Genetic signatures associated with cancer prevalence
The research team analyzed the activity of hundreds of genes in about 30 cell clones taken from two primary colon tumors. This revealed distinct gene expression patterns that closely matched each cell’s ability to migrate and spread. Importantly, metastatic potential is not determined by the profile of a single cell, but by how groups of related cancer cells interact.
AI tools predict metastasis risk
The researchers integrated these genetic signatures into an artificial intelligence system. “The great novelty of our tool, called ‘Mangrove Gene Signatures’ (MangroveGS), is that it leverages dozens or even hundreds of gene signatures, which makes it particularly resilient to individual differences,” explains Aravind Srinivasan.

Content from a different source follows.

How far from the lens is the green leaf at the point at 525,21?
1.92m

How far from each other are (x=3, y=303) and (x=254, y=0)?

After training, the model was able to predict metastasis and colon cancer recurrence with almost 80% accuracy, outperforming existing methods. The same gene signature from colon cancer also proved useful in predicting metastatic risk in other cancers, including stomach, lung, and breast cancer.
Aiming for more personalized cancer treatment
MangroveGS can directly process tumor samples collected at hospitals. The cells are analyzed, their RNA sequenced, and a metastasis risk score is rapidly generated and securely shared with doctors and patients through an encrypted platform.
“This information will prevent overtreatment of low-risk patients, thereby limiting side effects and unnecessary costs, while enhancing surveillance and treatment of high-risk patients,” says Ariel Ruiz y Altaba. “It also offers the potential to optimize the selection of participants in clinical trials, reduce the number of volunteers needed, increase the statistical power of studies, and deliver therapeutic benefits to patients who need them most.”